In the past, the Finance Minister used the Budget from the year before, and each department was given an amount of money that they could then allocate as they saw fit.
This time, no one will receive more than they’ve asked for. It will also help prevent wasteful and irregular expenditure, as each department will only be given the money they have proven is essential.
Business people are generally aware of zero-based budgets since it is a standard procedure to reduce risks building up over time. Most companies or projects will use this technique every three years, but it is apparently unheard of in the public sphere. This gives the impression that by a “reset” to the old trusted, “proper” ways of classic/paleo-liberalism, everything will be sorted.
But, no. The neoliberal vision of the future is a world without borders filled with cities. Their cellphone still has the factory setting towards a future of smart cities.
This Vision of future Cities populated with economic units otherwise known as humans, has been an IBM marketing stunt for 12 years. This is now also being taken up by the Elites to market their Great Reset. One example is a couple of economists predicting the far future some 400-600 years hence saying “density is destiny” which reminds us of the paleo-liberal expression demography is destiny. But the fresh new insight they reveal now is that bunching up people will eventually be a good thing.
If we look around the world today we see that the places with the densest populations, such as China and India, are poor. But in the long-run of history that doesn’t make sense. As Paul Romer, and others, have emphasized, ideas are the ultimate source of wealth and more people means more ideas. As a result, innovation and GDP per capita should be higher in places and times with more people. The fact that China and India are poor today is an out-of-equilibrium anomaly that happened because they were slower than the West to adopt the institutions of free markets and capitalism necessary to leverage ideas into output. China and India weren’t relatively poor in the past, however, and they won’t be relatively poor in the future. With that in mind, a key long-run prediction of Desmet, Krisztian Nagy and Rossi-Hansberg becomes clear. If people are not allowed to migrate then the places that are densest today will not only equal the West, they will overtake the West in innovation and productivity.
Linking these downstream expressions with Prince Charles is visible in the June 2020 article from the Lincoln Institute.

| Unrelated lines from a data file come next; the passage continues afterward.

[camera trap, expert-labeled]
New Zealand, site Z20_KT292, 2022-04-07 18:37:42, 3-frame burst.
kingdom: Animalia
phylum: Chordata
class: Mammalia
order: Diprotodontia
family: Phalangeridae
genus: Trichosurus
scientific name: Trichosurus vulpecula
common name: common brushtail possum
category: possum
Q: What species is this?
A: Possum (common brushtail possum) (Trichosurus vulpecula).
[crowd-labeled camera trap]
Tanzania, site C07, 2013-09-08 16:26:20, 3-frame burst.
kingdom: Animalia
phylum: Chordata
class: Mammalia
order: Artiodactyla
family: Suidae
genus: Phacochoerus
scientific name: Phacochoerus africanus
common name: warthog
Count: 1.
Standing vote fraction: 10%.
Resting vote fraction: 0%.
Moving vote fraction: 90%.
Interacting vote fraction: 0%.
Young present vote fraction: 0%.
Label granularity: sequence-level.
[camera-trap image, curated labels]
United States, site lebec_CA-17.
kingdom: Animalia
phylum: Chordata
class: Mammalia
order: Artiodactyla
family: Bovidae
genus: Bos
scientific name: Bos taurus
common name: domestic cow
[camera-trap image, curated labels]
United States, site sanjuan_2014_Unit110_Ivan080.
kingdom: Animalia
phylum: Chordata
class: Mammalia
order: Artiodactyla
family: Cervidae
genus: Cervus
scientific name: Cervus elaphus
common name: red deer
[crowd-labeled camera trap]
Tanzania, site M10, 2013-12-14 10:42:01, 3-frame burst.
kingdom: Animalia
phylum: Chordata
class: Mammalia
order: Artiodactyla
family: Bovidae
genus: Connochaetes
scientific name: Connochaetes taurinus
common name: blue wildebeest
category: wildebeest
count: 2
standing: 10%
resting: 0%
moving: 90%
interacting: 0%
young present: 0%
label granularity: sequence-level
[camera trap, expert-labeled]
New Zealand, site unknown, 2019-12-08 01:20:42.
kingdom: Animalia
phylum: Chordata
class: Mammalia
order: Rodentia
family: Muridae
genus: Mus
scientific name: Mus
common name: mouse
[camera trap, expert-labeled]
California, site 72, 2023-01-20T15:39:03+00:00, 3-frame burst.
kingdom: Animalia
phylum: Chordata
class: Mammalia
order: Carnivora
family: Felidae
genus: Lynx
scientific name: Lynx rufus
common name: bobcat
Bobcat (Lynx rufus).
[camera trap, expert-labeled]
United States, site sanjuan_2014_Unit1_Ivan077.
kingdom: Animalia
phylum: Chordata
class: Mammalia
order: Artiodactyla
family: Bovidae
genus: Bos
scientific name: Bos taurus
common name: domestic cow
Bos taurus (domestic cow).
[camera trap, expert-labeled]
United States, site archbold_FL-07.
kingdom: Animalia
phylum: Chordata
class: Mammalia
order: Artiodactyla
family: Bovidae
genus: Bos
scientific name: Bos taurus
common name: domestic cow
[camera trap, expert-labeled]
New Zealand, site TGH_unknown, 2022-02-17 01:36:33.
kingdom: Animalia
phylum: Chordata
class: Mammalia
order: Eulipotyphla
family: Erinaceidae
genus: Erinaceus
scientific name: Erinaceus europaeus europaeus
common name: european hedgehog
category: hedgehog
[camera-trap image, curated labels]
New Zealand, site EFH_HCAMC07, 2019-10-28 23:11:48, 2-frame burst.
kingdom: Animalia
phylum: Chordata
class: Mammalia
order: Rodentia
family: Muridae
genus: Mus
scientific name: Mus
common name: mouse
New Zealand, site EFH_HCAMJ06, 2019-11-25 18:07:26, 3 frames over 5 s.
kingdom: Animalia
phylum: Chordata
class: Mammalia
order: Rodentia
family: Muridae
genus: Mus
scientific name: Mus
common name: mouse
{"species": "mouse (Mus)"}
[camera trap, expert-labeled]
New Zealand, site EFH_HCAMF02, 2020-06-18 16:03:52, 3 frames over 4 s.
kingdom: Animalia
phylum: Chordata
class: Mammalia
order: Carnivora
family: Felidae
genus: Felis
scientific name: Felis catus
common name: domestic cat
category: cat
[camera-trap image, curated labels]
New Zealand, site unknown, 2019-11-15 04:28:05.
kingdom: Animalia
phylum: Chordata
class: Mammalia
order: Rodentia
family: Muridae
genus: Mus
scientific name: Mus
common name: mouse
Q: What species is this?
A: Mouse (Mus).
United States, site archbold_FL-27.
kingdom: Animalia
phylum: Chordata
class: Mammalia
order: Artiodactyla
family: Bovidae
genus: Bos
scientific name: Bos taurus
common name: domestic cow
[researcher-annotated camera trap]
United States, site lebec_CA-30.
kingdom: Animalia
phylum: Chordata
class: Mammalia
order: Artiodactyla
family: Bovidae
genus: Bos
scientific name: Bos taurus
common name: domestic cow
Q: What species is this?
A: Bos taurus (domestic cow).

Other organizations including the World Economic Forum are promoting the idea of “building back better” as the world copes with the repercussions of the COVID-19 crisis. Setting the bar higher will mean confronting persistent and pernicious problems in our cities. It will also mean building on the strongest physical assets of those same cities: walkable, mixed-use environments served by transit and mobility systems other than private vehicles. “Smart density and the agility and creativity of cities is what’s going to allow us to not just get through this health crisis, but emerge with a more equitable, healthy environment,” says Schaaf.
Resilient cities will recover from this crisis, and density—adjusted as it must be to ensure greater accessibility and affordability for all— is sure to be a critical component. “Americans have always had a love-hate relationship with cities and an aversion to density, so it’s no surprise that spreading out would be considered an appropriate response to this moment,” Campoli notes. “But in the long run, proximity is essential for healthy communities and the environment. We aren’t planning to give up on the essential activities that sustain us.”
In summary, the great reset intends to wipe the famous neoliberal slate clean of previous mistakes because now we know “better”? And pushing the world into a conglomeration of borderless cities is the neoliberal opportunity?
But then, I am just a realist and to me humans are not just economic units.